Crop simulation models (CSMs) are often used as research tools to help understand agronomic and (or) environmental processes such as soil water flow, growth dynamics, and C/N balances. Process-based CSMs simulate the growth and development of crops using historical (or projected) weather, local soil properties, and management details such as planting/harvesting date, fertilizer/irrigation amounts, and tillage dates. They have been widely adopted by the research community to evaluate the effects of climate change, climatic anomalies, and management decisions upon crop yield and/or environmental effects of cropping practices (e.g., [4,5,6,7]).
This article introduces the Model Application for Sustainable Agricultural Water Use Special Issue, published in the Agronomy journal. This special collection includes ten peer-reviewed articles that present state-of-the-art model applications and developments to better understand the agronomic and environmental effects of agricultural management, with an emphasis on agricultural water use.
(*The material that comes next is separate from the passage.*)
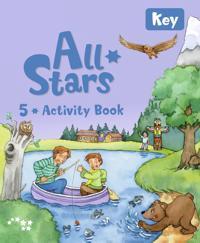 All Stars 5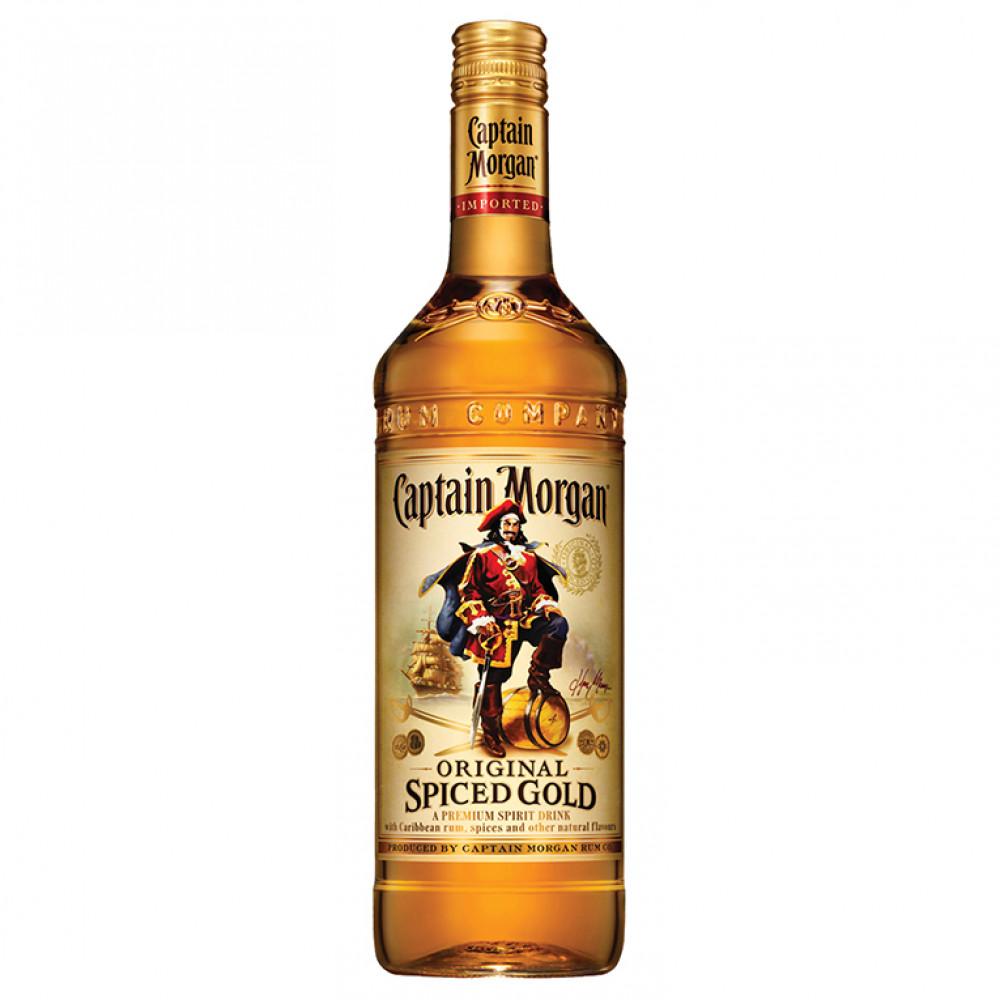 Капитан Морган Пряный Золотой 1.000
The wide-spanning topics covered demonstrate the continuing development and versatility of CSMs, which make them more predictively credible and fill gaps in knowledge and modeling capacity. 2. Agronomic and Environmental Effects of Agricultural Managements
CSMs are useful tools for research in understanding the effects of agricultural management. For example, AquaCrop has been found to be a useful tool for predicting the growth of faba bean under various management conditions [8]. Durigon and coauthors [9] found that irrigation deficit has the most pronounced effect on shoot architecture in common bean plants. Zhao and coauthors [10] used the Agricultural Policy Environmental Extender (APEX) model to simulate spring peanut under various irrigation regimes and planting dates. The model successfully replicated the growth and yields and identified the best management scenario based on water use efficiency. When the APEX model was enhanced for estimating salt dynamics in the plant–soil–water system, Goehring and coauthors [11] performed a long-term simulation and reported that growing quinoa—a halophyte—in saline soil may provide more agronomic value (grain and biomass production) than environmental benefits (the removal of salt from soils).
3. CSMs as a Decision Tool
López-Ballesteros and coauthors [12] explored the applicability of best management practices (BMPs) to mitigate the water quality effects of non-point source pollution in an ungagged catchment with mixed land uses and distributed sources using the Soil and Water Assessment Tool (SWAT). Results from the SWAT model, which was calibrated using remotely sensed (RS) evapotranspiration data before being implemented for BMP scenario evaluation, demonstrate the efficacy of the tool to inform watershed managers of the potential benefits of various BMP scenarios in reducing sediment yield and N/P loads to streams. Chen and coauthors [13] evaluated a real-time decision support system for irrigation scheduling (DSSIS) which was built with an agro-hydrological model. When applied to a cotton field, the authors found that the DSSIS performed better than other methods that were evaluated concurrently.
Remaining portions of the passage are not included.